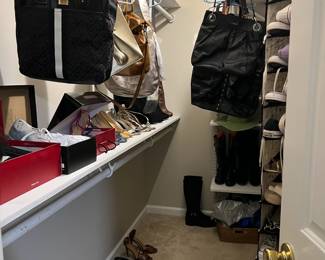 Entire closet dedicated to shoes (many never or barely worn), bags, and even a few wigs!
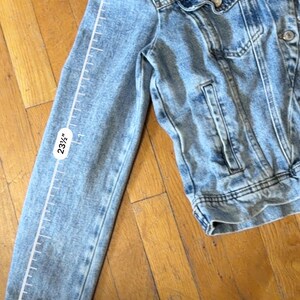 May include: Light blue denim jacket with a classic design. The sleeve length is 59.69 cm. Features include a button-up front, chest pockets, and a collar. The jacket is made of a light-wash denim material.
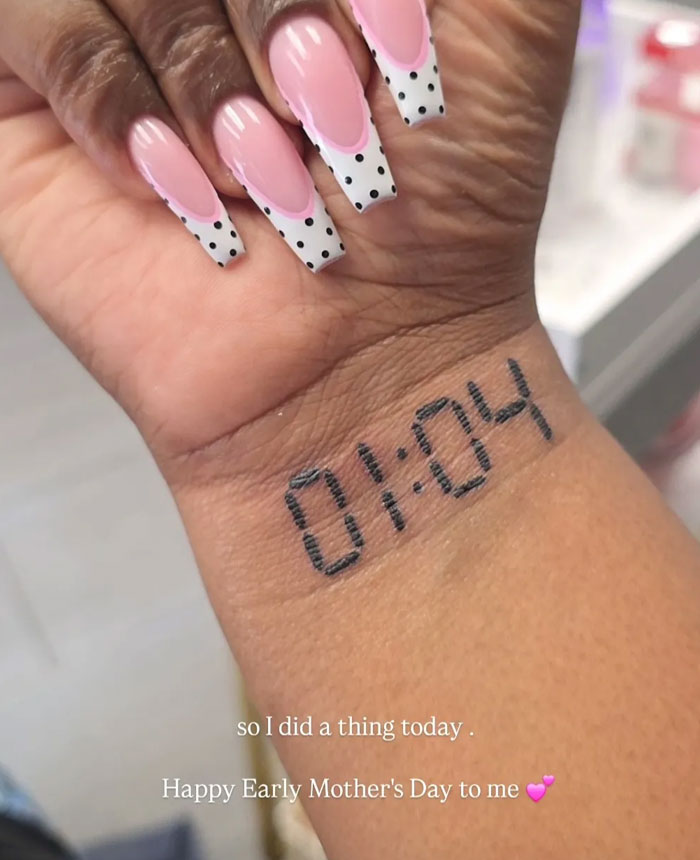 Wrist tattoos showing a digital time stamp (01:04) and elegant french tip nails with polka dots, symbolizing meaning.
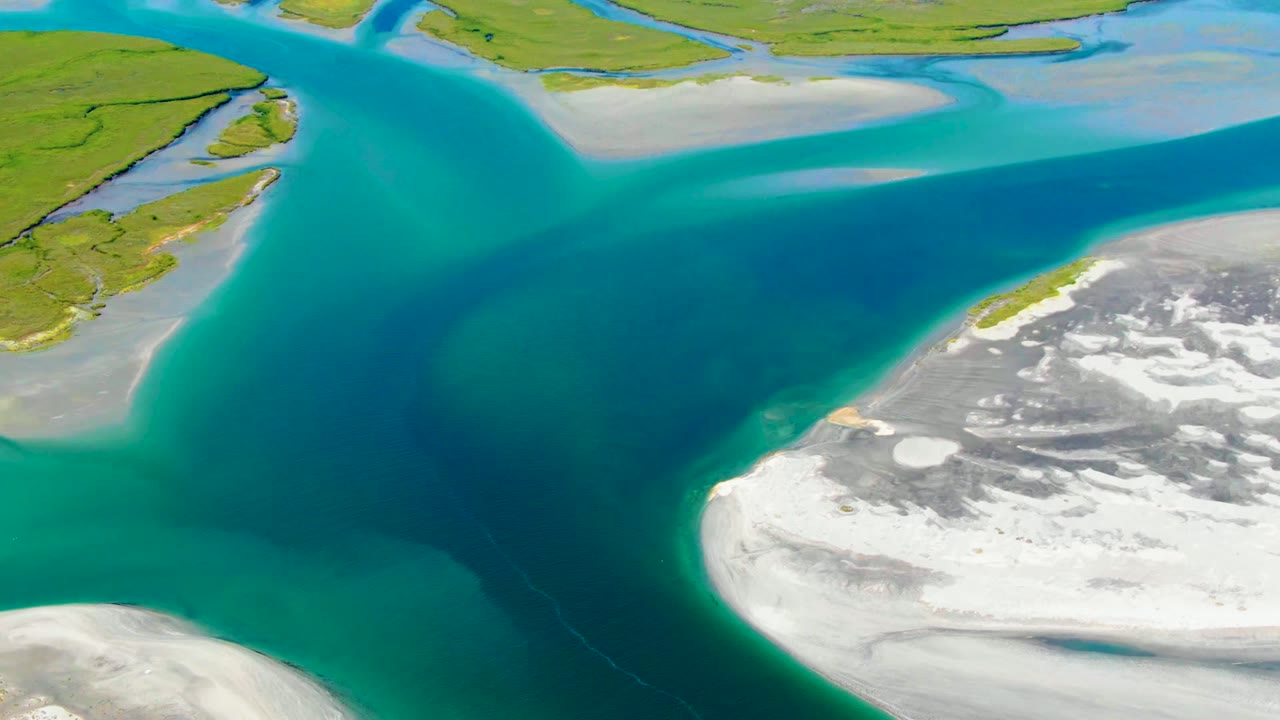 Aerial frame at 0:02 in La Bocana, Baja California Sur, with a curved turquoise channel, green land along the top, and white ice or snow along the lower right, no visible people.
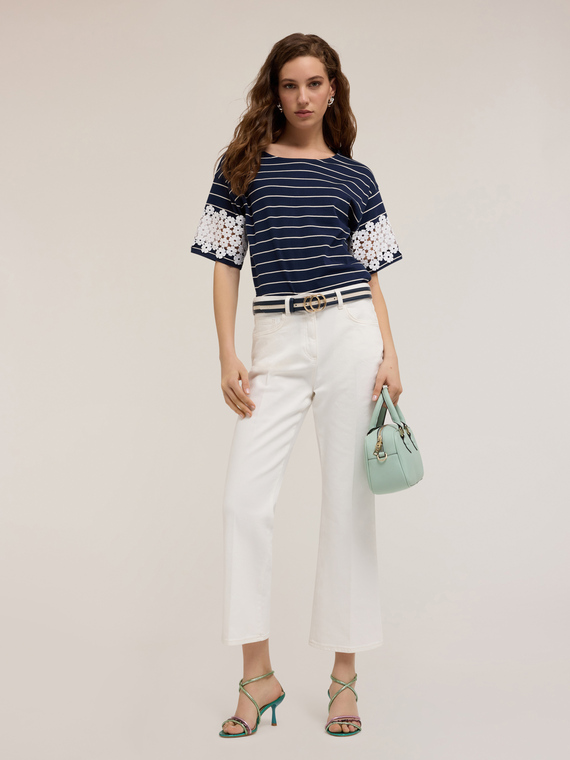 Pantaloni kick flare in drill di cotone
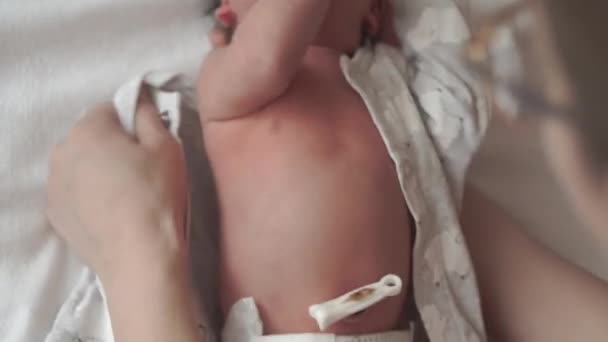 Kindertijd, kindertijd, moederschap, hygiëne, geneeskunde en gezondheid concept - vrouwelijke hand moeder op pasgeboren naakte baby liggend in luier op de rug met navel geknepen door medische clip op witte achtergrond. stap 2 — Stockvideo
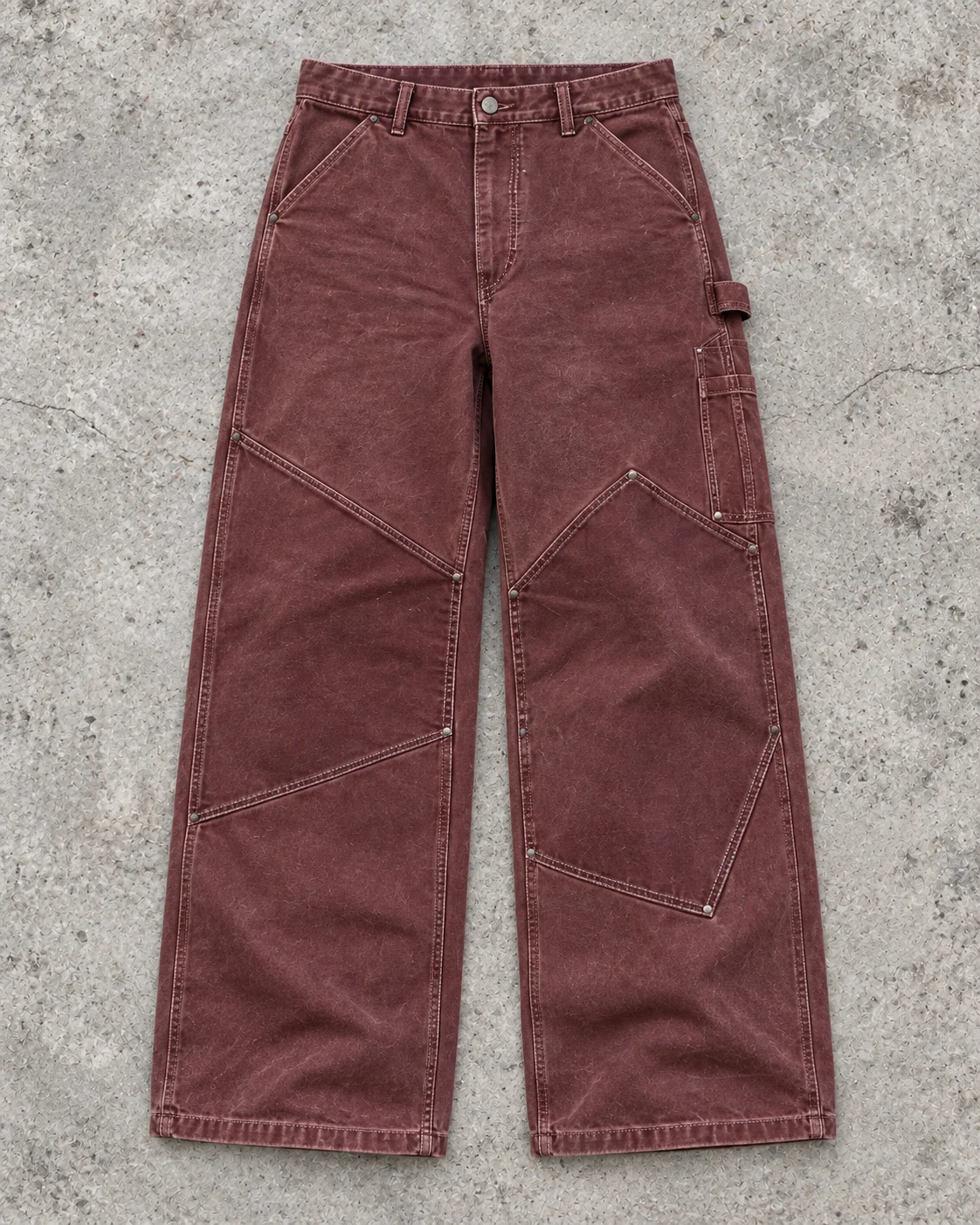 Full garment flat-lay showing the cut — Canvas Carpenter Pants in faded oxblood / chalk, AI-generated design concept
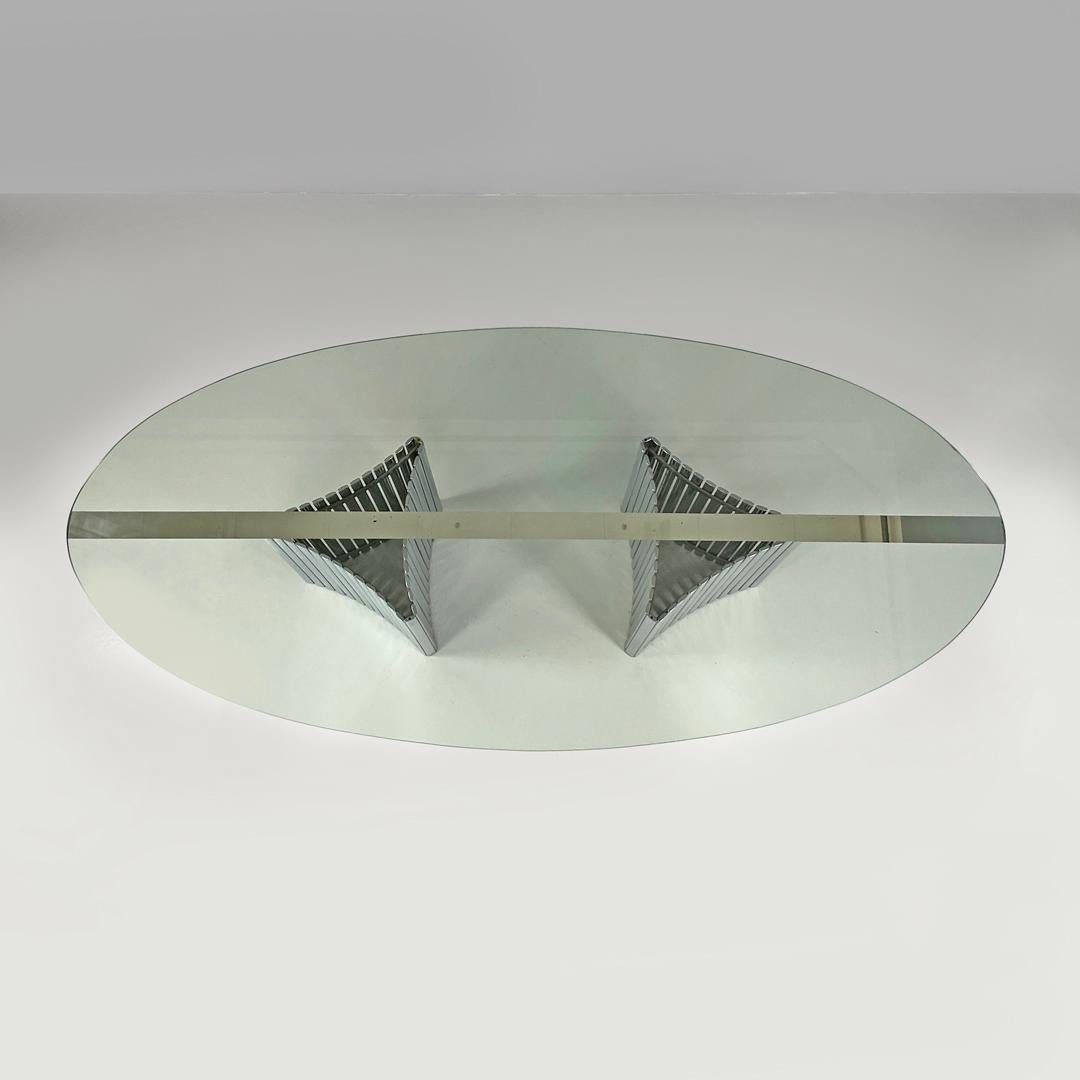 Italian modern oval glass top dining table with chromed metal columns, 1970s 1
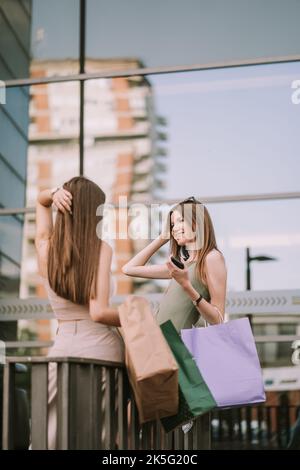 Due ragazze graziose in piedi vicino al recinto mentre una di loro sta toccando i suoi capelli Foto Stock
◆ ◆ ◆ ◆ ◆
Each entry above must be set down word for word; none of its pictures belong in the copy.

=== Answer box ===
 Entire closet dedicated to shoes (many never or barely worn), bags, and even a few wigs!
 May include: Light blue denim jacket with a classic design. The sleeve length is 59.69 cm. Features include a button-up front, chest pockets, and a collar. The jacket is made of a light-wash denim material.
 Wrist tattoos showing a digital time stamp (01:04) and elegant french tip nails with polka dots, symbolizing meaning.
 Aerial frame at 0:02 in La Bocana, Baja California Sur, with a curved turquoise channel, green land along the top, and white ice or snow along the lower right, no visible people.
 Pantaloni kick flare in drill di cotone
 Kindertijd, kindertijd, moederschap, hygiëne, geneeskunde en gezondheid concept - vrouwelijke hand moeder op pasgeboren naakte baby liggend in luier op de rug met navel geknepen door medische clip op witte achtergrond. stap 2 — Stockvideo
 Full garment flat-lay showing the cut — Canvas Carpenter Pants in faded oxblood / chalk, AI-generated design concept
 Italian modern oval glass top dining table with chromed metal columns, 1970s 1
 Due ragazze graziose in piedi vicino al recinto mentre una di loro sta toccando i suoi capelli Foto Stock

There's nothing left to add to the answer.